Kris was fifty-seven years old, a dark-haired, handsome woman who had just lost her husband, an analyst and art historian. Marilyn’s third analysis (counting the one with Anna herself)
lasted four years. In the spring, she began seeing Kris five times a week at her office, 135 Central Park West, in the same building as the Strasbergs’ apartment. Every day, after her
session, she’d take the elevator to the Strasbergs’, where the business of remembering would continue in theatrical mode. Strasberg would set her sense-memory exercises revolving around
childhood and youth: don’t play it, give it a voice, Strasberg said, or, rather, let it speak through you – a lonely waif, a confused schoolgirl, a jilted fiancée.

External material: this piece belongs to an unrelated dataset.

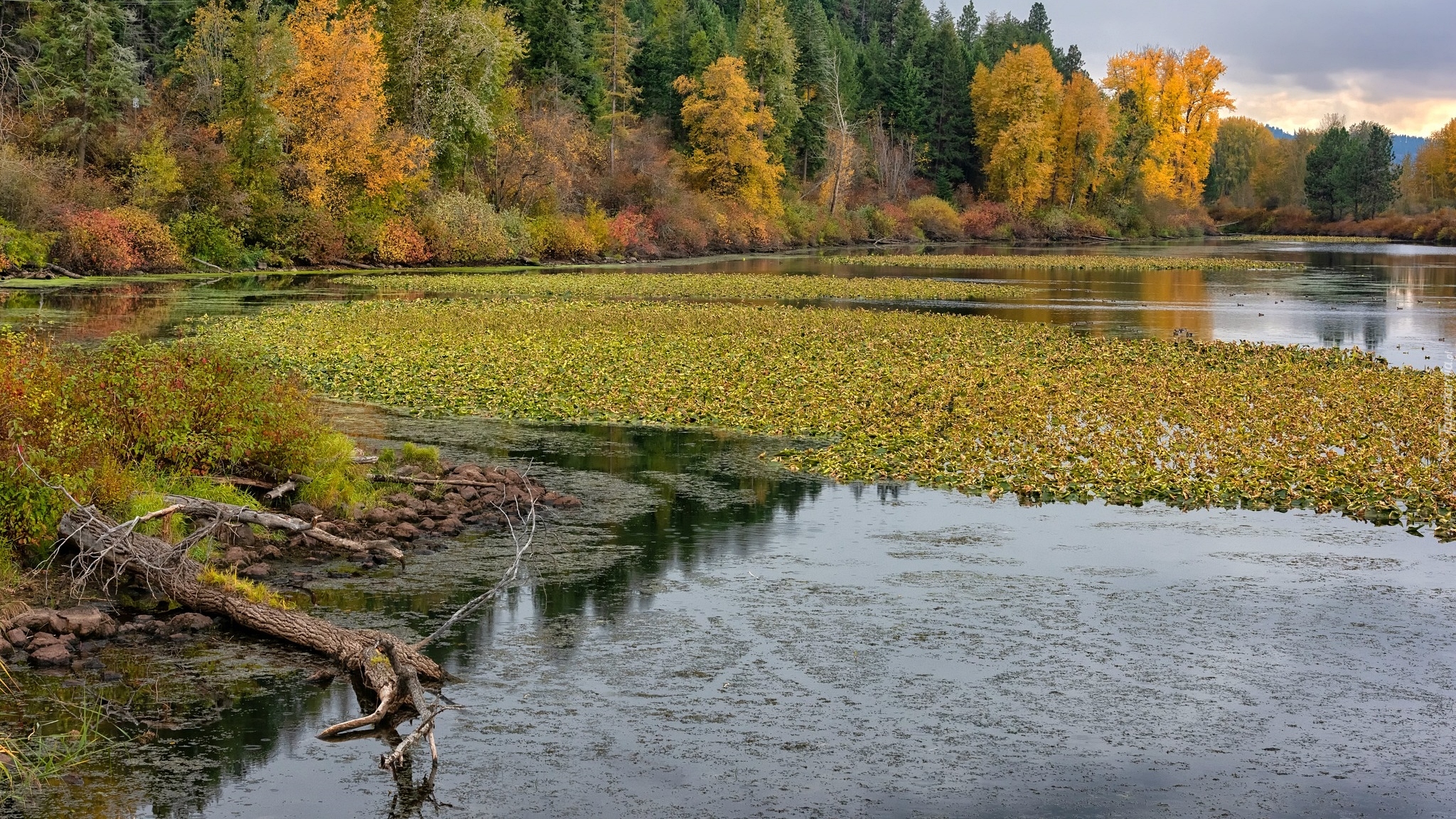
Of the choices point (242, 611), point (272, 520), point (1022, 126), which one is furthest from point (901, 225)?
→ point (242, 611)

Marilyn’s psychoanalysis had become a source of conflict in her marriage. Miller thought that, in most cases, psychiatrists couldn’t help people, and he deemed Marilyn’s
analysis a failure, although he acknowledged Kris’s integrity and devotion to her patient.
Lee Strasberg evidently did not agree with Miller. He thought analysis would begin to liberate Marilyn, and treated their work in class at the Actors Studio as ‘an analysis of her
analysis’. When a scene proved difficult because an actor or actress was blocked and unable to get in touch with a past experience, he thought remembering it in analysis could help them get
past it. One day Marilyn, who was slightly scared of Kris, confessed to Susan Strasberg that she often couldn’t remember details from her childhood in sessions. When her psychoanalyst asked
her a question she couldn’t answer, she’d just make up something interesting. She felt she was going round in circles with Kris, as she had with Hohenberg, trying to grasp an
inaccessible past. ‘It was always how did I feel about this, and why did I think my mother did that – not where was I going, but where I had been? But I
knew
where I had been. I
wanted to know if I could use it wherever I was
going
!’
To blot out the suffering caused by this double course of analysis, she upped her intake of barbiturates, which had a more immediate effect, until finally she took an overdose. Miller found her
in time, and afterwards said that it was pointless trying to trace her suicide attempt to anything anyone had said or done. ‘Death, the longing to die, always comes out of nowhere.’
Nowhere: the space inside, her inner life doomed to oblivion, her suffering waiting for an object.